If you're buying the new car from a dealer, you will almost certainly get a week's driveaway insurance gratis. Leave the current insurance running on the old car for that week, and that's half the problem solved.

If you need temporary cover, I think the best (possibly only?) people are Aviva.

Just a point to note that my insurer pointed out to me when I enquired about the changeover cover, any car that is taxed *must* be insured. If there's no insurance held on the car, it needs to be SORNed. I hadn't realised that, but thankfully managed to sell my old car before the driveaway cover expired.


----------



## Mark70

All done due to the advise on here. New insurer have provided temp cover for 14 days for £74 inc £35 admin fee. Just what I needed and saved a fortune

Did make me laugh though my daughter is 19 so her excess is £450. Fine I said but I will not make a claim car is only worth £200 I know it's the third party cover it gives me but it is funny


----------



## Shiny

Glad you got it sorted Mark. 

Happy to give it a go at your car insurance, we have access to a fair few insurers although sometimes we struggle to compete with the aggregator sites, although I'm not convinced people are always buying what they need when shopping themselves online. 

We are pants at young drivers and modified cars though, although there are enough insurers/brokers fighting for this slice of cake.
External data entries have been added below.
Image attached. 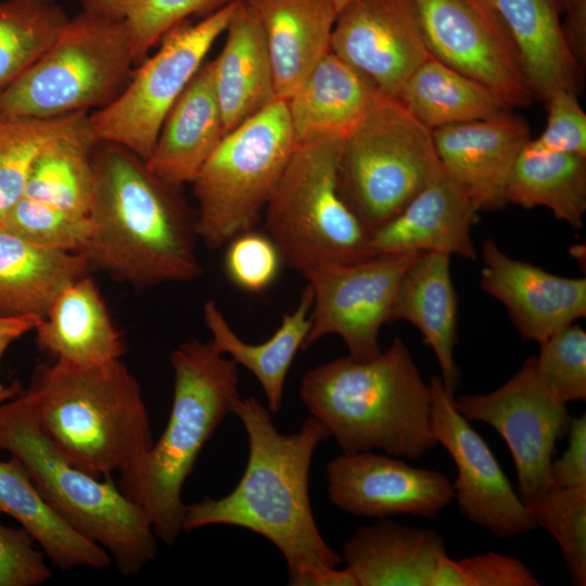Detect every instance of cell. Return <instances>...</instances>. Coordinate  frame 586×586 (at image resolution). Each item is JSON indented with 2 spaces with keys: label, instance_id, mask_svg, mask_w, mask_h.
Here are the masks:
<instances>
[{
  "label": "cell",
  "instance_id": "3957f363",
  "mask_svg": "<svg viewBox=\"0 0 586 586\" xmlns=\"http://www.w3.org/2000/svg\"><path fill=\"white\" fill-rule=\"evenodd\" d=\"M300 396L342 454L381 450L417 460L437 445L430 384L400 337L372 359L343 356L311 368Z\"/></svg>",
  "mask_w": 586,
  "mask_h": 586
},
{
  "label": "cell",
  "instance_id": "60d3db41",
  "mask_svg": "<svg viewBox=\"0 0 586 586\" xmlns=\"http://www.w3.org/2000/svg\"><path fill=\"white\" fill-rule=\"evenodd\" d=\"M534 573L520 559L485 552L461 559H442L432 586H538Z\"/></svg>",
  "mask_w": 586,
  "mask_h": 586
},
{
  "label": "cell",
  "instance_id": "d590c367",
  "mask_svg": "<svg viewBox=\"0 0 586 586\" xmlns=\"http://www.w3.org/2000/svg\"><path fill=\"white\" fill-rule=\"evenodd\" d=\"M67 21L52 1H0V91L46 52Z\"/></svg>",
  "mask_w": 586,
  "mask_h": 586
},
{
  "label": "cell",
  "instance_id": "2e32d148",
  "mask_svg": "<svg viewBox=\"0 0 586 586\" xmlns=\"http://www.w3.org/2000/svg\"><path fill=\"white\" fill-rule=\"evenodd\" d=\"M330 50L393 99L431 56L415 0H351L336 15Z\"/></svg>",
  "mask_w": 586,
  "mask_h": 586
},
{
  "label": "cell",
  "instance_id": "8d00e7d4",
  "mask_svg": "<svg viewBox=\"0 0 586 586\" xmlns=\"http://www.w3.org/2000/svg\"><path fill=\"white\" fill-rule=\"evenodd\" d=\"M536 527L559 544L573 585H586V486L552 488L526 506Z\"/></svg>",
  "mask_w": 586,
  "mask_h": 586
},
{
  "label": "cell",
  "instance_id": "d4e9b609",
  "mask_svg": "<svg viewBox=\"0 0 586 586\" xmlns=\"http://www.w3.org/2000/svg\"><path fill=\"white\" fill-rule=\"evenodd\" d=\"M225 31V44L212 62L228 133L279 99L263 28L243 0H238Z\"/></svg>",
  "mask_w": 586,
  "mask_h": 586
},
{
  "label": "cell",
  "instance_id": "cb8c5ba5",
  "mask_svg": "<svg viewBox=\"0 0 586 586\" xmlns=\"http://www.w3.org/2000/svg\"><path fill=\"white\" fill-rule=\"evenodd\" d=\"M451 255L421 252L399 283L390 321L415 326L436 356L446 391L455 395L461 373L454 358L458 301L450 273Z\"/></svg>",
  "mask_w": 586,
  "mask_h": 586
},
{
  "label": "cell",
  "instance_id": "f546056e",
  "mask_svg": "<svg viewBox=\"0 0 586 586\" xmlns=\"http://www.w3.org/2000/svg\"><path fill=\"white\" fill-rule=\"evenodd\" d=\"M80 253L43 247L0 229V317H44L55 297L88 275Z\"/></svg>",
  "mask_w": 586,
  "mask_h": 586
},
{
  "label": "cell",
  "instance_id": "4dcf8cb0",
  "mask_svg": "<svg viewBox=\"0 0 586 586\" xmlns=\"http://www.w3.org/2000/svg\"><path fill=\"white\" fill-rule=\"evenodd\" d=\"M311 307L313 291L307 284L294 310L282 316L271 337L250 344L235 334L215 301L208 300L203 305L204 323L214 347L256 378L272 413L282 407L286 375L297 351L303 349L310 327Z\"/></svg>",
  "mask_w": 586,
  "mask_h": 586
},
{
  "label": "cell",
  "instance_id": "681fc988",
  "mask_svg": "<svg viewBox=\"0 0 586 586\" xmlns=\"http://www.w3.org/2000/svg\"><path fill=\"white\" fill-rule=\"evenodd\" d=\"M22 1H52V0H22Z\"/></svg>",
  "mask_w": 586,
  "mask_h": 586
},
{
  "label": "cell",
  "instance_id": "8fae6325",
  "mask_svg": "<svg viewBox=\"0 0 586 586\" xmlns=\"http://www.w3.org/2000/svg\"><path fill=\"white\" fill-rule=\"evenodd\" d=\"M237 2L229 1L196 24L182 22L162 38L160 49L116 98L89 115L98 142L118 144L144 162L149 158L167 114L226 30Z\"/></svg>",
  "mask_w": 586,
  "mask_h": 586
},
{
  "label": "cell",
  "instance_id": "5b68a950",
  "mask_svg": "<svg viewBox=\"0 0 586 586\" xmlns=\"http://www.w3.org/2000/svg\"><path fill=\"white\" fill-rule=\"evenodd\" d=\"M174 395L167 424L137 471L117 482L148 517L156 538L171 546L186 512L181 492L196 459L239 396L238 365L211 341L189 339L169 356Z\"/></svg>",
  "mask_w": 586,
  "mask_h": 586
},
{
  "label": "cell",
  "instance_id": "f6af8a7d",
  "mask_svg": "<svg viewBox=\"0 0 586 586\" xmlns=\"http://www.w3.org/2000/svg\"><path fill=\"white\" fill-rule=\"evenodd\" d=\"M565 451L550 466L553 488L586 486V415L571 417Z\"/></svg>",
  "mask_w": 586,
  "mask_h": 586
},
{
  "label": "cell",
  "instance_id": "4316f807",
  "mask_svg": "<svg viewBox=\"0 0 586 586\" xmlns=\"http://www.w3.org/2000/svg\"><path fill=\"white\" fill-rule=\"evenodd\" d=\"M35 332L39 348L80 366L102 365L125 353L124 341L88 275L55 297Z\"/></svg>",
  "mask_w": 586,
  "mask_h": 586
},
{
  "label": "cell",
  "instance_id": "603a6c76",
  "mask_svg": "<svg viewBox=\"0 0 586 586\" xmlns=\"http://www.w3.org/2000/svg\"><path fill=\"white\" fill-rule=\"evenodd\" d=\"M259 22L279 100L286 101L330 50L336 11L328 0H243Z\"/></svg>",
  "mask_w": 586,
  "mask_h": 586
},
{
  "label": "cell",
  "instance_id": "bcb514c9",
  "mask_svg": "<svg viewBox=\"0 0 586 586\" xmlns=\"http://www.w3.org/2000/svg\"><path fill=\"white\" fill-rule=\"evenodd\" d=\"M42 319L38 315L0 317V360L12 343L28 332L35 331ZM22 392L23 388L17 382L10 385L0 383V405L18 396Z\"/></svg>",
  "mask_w": 586,
  "mask_h": 586
},
{
  "label": "cell",
  "instance_id": "5bb4252c",
  "mask_svg": "<svg viewBox=\"0 0 586 586\" xmlns=\"http://www.w3.org/2000/svg\"><path fill=\"white\" fill-rule=\"evenodd\" d=\"M428 49L513 109L534 98L524 63L493 0H415Z\"/></svg>",
  "mask_w": 586,
  "mask_h": 586
},
{
  "label": "cell",
  "instance_id": "ee69618b",
  "mask_svg": "<svg viewBox=\"0 0 586 586\" xmlns=\"http://www.w3.org/2000/svg\"><path fill=\"white\" fill-rule=\"evenodd\" d=\"M21 528L0 524V586H41L52 577L43 555Z\"/></svg>",
  "mask_w": 586,
  "mask_h": 586
},
{
  "label": "cell",
  "instance_id": "e0dca14e",
  "mask_svg": "<svg viewBox=\"0 0 586 586\" xmlns=\"http://www.w3.org/2000/svg\"><path fill=\"white\" fill-rule=\"evenodd\" d=\"M326 475L331 502L354 515L433 520L454 500L444 473L374 451L341 454L327 463Z\"/></svg>",
  "mask_w": 586,
  "mask_h": 586
},
{
  "label": "cell",
  "instance_id": "484cf974",
  "mask_svg": "<svg viewBox=\"0 0 586 586\" xmlns=\"http://www.w3.org/2000/svg\"><path fill=\"white\" fill-rule=\"evenodd\" d=\"M383 94L329 50L285 101L296 144L344 137Z\"/></svg>",
  "mask_w": 586,
  "mask_h": 586
},
{
  "label": "cell",
  "instance_id": "f1b7e54d",
  "mask_svg": "<svg viewBox=\"0 0 586 586\" xmlns=\"http://www.w3.org/2000/svg\"><path fill=\"white\" fill-rule=\"evenodd\" d=\"M0 513L17 521L60 570H104L113 562L103 547L58 513L12 455L0 460Z\"/></svg>",
  "mask_w": 586,
  "mask_h": 586
},
{
  "label": "cell",
  "instance_id": "7402d4cb",
  "mask_svg": "<svg viewBox=\"0 0 586 586\" xmlns=\"http://www.w3.org/2000/svg\"><path fill=\"white\" fill-rule=\"evenodd\" d=\"M446 556L445 540L435 530L383 518L359 527L344 543L341 557L358 586H432Z\"/></svg>",
  "mask_w": 586,
  "mask_h": 586
},
{
  "label": "cell",
  "instance_id": "d6a6232c",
Where we tend to excel is finding solutions for the difficult to place or slightly unusual risks that online websites and robot staff in call centres can't cope with. 

As I said though, we are more than happy to have a look at getting a quote for you when your policy falls due.


----------



## Christian6984

I struggled with this recently, used to be an insurer that did a months cover and was good value but by the time I had both they didn't do it anymore, cheapest option was to find the cheapest monthly/ with initial payment and small cancellation fee. Prob could have got a month for less than £90 and as a bonus was my own insurer


----------



## Bigpikle

my insurer was happy to cover my 'old' car for 14 days as well as the main car - called it 'transfer cover'. Cost me £10 admin charge for 2 weeks while Direct Line wanted £85 (£360 annual) for just 2 weeks :thumb:


----------